• [Tasks to complete]
1. In the passage about the Tulsa Revolution, who did the team name as head coach on July 2, 2013?
2. Rewrite the Tulsa Revolution passage from "The team placed" to "the Illinois Piasa.", substituting "trials" for "tryouts".

• [Passage given]
__________________________________________________

The Tulsa Revolution name lay dormant until July 10, 2012, when Adam Mellor and Shannon Clark were awarded a franchise as owners of an expansion team in the Professional Arena Soccer League for the 2013–14 season.

==Off-field moves==
After reaching a deal to plays its home games at the Cox Business Center (formerly known as the Tulsa Convention Center), the team named Michael Nsien as head coach on July 2, 2013, and announced the Williams Companies as presenting sponsor for the 2013–14 season. In early November 2013, the team signed a three-year contract with the Muscogee (Creek) Nation and the River Spirit Casino as co-sponsors of the team. Each sponsor has their logo displayed on the arena turf.

The team placed single-game tickets for sale on October 24, 2013, for all nine scheduled home games with the home opener scheduled for November 22, 2013, when Tulsa hosted fellow expansion team Hidalgo La Fiera. As of early November 2013, the team had sold just over 200 season tickets.

==Roster moves==
The Revolution held open player tryouts in July 2013 with the goal of filling out a 20-man active roster for the upcoming season. The team began signing players in October 2013, starting with Tulsa native Levi Coleman, in preparation for their first game on November 1 versus the Illinois Piasa.

__________________________________________________

• [Entries provided]
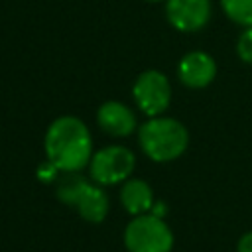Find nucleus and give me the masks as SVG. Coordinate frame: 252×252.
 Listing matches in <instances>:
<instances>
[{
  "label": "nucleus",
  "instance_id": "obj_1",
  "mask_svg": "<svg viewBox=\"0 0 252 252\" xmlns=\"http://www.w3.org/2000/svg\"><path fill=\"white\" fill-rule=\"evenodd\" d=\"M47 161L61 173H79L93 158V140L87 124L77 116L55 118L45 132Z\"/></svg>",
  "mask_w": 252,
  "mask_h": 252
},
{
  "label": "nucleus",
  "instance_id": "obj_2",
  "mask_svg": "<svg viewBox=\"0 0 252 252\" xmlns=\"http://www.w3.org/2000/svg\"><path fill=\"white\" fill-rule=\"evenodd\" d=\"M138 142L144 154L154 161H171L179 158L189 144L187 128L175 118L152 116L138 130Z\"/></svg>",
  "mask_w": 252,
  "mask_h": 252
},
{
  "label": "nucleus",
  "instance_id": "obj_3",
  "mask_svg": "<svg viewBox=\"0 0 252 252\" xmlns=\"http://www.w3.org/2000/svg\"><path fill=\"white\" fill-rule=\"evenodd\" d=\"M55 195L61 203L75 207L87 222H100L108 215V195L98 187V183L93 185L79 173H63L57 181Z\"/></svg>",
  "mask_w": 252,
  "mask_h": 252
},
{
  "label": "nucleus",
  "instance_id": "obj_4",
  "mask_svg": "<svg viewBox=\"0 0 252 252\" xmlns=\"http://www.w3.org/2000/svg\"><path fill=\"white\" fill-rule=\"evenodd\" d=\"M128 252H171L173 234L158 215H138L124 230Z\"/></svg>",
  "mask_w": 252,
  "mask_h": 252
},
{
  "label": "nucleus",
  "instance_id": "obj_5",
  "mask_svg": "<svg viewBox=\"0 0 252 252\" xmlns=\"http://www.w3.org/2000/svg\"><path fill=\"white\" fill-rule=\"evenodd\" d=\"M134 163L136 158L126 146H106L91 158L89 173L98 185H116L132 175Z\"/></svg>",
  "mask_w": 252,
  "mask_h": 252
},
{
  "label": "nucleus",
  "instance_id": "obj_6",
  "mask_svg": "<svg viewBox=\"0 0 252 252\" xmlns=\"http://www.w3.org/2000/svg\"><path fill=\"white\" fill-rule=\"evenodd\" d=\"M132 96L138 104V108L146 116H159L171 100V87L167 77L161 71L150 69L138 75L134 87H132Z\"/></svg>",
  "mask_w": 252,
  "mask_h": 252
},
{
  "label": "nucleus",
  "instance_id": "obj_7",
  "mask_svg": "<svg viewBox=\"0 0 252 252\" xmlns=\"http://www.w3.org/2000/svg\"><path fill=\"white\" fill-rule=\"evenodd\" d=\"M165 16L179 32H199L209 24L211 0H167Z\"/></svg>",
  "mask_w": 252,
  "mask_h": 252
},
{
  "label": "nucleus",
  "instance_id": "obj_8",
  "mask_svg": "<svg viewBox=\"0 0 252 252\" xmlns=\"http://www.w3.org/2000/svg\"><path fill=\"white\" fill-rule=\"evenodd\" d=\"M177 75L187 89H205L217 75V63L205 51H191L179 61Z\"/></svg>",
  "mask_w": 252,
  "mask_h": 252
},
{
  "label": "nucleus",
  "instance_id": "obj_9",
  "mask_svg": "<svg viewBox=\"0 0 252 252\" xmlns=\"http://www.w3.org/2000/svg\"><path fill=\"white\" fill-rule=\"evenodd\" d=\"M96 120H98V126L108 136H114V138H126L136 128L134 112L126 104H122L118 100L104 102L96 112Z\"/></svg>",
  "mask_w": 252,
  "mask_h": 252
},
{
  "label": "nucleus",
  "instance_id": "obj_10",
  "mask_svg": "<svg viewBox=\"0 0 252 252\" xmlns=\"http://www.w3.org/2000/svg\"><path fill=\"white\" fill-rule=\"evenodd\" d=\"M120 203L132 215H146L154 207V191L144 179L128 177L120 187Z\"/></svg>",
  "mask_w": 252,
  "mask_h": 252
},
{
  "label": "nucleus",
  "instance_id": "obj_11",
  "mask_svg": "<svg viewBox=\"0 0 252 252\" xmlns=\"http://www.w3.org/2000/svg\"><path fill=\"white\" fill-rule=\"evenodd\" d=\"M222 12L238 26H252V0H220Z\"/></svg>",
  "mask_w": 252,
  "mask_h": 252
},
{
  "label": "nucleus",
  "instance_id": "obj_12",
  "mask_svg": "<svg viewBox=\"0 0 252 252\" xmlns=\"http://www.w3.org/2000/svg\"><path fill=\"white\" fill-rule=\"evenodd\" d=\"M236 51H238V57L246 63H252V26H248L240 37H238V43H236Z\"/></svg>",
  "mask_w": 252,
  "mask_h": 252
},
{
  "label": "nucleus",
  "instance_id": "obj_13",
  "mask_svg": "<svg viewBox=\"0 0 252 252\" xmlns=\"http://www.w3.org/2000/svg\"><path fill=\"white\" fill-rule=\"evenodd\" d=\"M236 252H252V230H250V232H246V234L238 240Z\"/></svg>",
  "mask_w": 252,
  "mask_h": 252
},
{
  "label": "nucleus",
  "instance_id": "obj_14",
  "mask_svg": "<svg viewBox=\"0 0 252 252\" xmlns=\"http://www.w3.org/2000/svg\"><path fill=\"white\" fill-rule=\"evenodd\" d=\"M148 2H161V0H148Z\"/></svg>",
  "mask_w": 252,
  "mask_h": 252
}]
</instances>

__________________________________________________

• [Responses for each task]
1. Michael Nsien

2.
The team placed single-game tickets for sale on October 24, 2013, for all nine scheduled home games with the home opener scheduled for November 22, 2013, when Tulsa hosted fellow expansion team Hidalgo La Fiera. As of early November 2013, the team had sold just over 200 season tickets.

==Roster moves==
The Revolution held open player trials in July 2013 with the goal of filling out a 20-man active roster for the upcoming season. The team began signing players in October 2013, starting with Tulsa native Levi Coleman, in preparation for their first game on November 1 versus the Illinois Piasa.